_About this exercise:_ Your answer should be a single number: the count of lines in the records below containing the word "online".

+ + + + + + +

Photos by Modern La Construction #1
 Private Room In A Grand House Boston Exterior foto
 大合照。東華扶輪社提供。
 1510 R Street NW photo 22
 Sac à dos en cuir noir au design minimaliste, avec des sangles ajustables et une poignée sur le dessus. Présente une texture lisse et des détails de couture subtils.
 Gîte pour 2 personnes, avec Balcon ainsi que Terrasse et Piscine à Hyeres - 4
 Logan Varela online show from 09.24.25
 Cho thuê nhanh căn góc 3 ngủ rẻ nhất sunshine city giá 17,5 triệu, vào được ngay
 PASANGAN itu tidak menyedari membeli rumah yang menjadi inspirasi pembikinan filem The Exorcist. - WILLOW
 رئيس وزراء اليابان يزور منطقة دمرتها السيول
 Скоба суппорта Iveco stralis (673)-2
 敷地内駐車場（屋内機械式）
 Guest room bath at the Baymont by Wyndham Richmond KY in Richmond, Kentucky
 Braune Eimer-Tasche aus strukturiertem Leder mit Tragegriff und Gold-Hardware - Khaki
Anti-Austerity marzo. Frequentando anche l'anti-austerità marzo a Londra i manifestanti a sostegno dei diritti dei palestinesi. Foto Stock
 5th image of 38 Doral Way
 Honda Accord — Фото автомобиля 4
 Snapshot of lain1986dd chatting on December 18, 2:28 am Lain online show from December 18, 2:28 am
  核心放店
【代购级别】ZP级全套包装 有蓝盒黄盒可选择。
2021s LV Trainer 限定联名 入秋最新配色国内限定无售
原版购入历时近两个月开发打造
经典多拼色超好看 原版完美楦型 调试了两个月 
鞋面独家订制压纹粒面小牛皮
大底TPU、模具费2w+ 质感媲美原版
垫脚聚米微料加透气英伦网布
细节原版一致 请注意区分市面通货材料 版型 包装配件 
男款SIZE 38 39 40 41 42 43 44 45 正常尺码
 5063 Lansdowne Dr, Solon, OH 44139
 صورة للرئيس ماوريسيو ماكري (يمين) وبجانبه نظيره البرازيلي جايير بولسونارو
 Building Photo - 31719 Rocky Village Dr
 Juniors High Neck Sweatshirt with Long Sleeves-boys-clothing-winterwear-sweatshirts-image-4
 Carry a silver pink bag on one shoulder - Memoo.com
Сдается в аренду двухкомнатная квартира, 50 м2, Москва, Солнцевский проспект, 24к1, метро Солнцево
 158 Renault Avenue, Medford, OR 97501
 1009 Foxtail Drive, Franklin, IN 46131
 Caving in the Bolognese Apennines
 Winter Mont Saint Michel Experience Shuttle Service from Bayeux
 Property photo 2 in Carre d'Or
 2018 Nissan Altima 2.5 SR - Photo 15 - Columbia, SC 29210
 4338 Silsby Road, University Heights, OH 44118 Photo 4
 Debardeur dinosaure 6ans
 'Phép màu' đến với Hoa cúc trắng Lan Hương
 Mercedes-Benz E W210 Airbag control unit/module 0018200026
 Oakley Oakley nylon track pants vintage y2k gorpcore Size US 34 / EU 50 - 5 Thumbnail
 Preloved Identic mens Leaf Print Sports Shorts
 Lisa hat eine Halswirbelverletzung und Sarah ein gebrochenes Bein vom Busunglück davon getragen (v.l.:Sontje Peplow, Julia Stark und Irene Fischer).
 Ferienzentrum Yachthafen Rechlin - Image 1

+ + + + + + +

_Exercise output:_ 2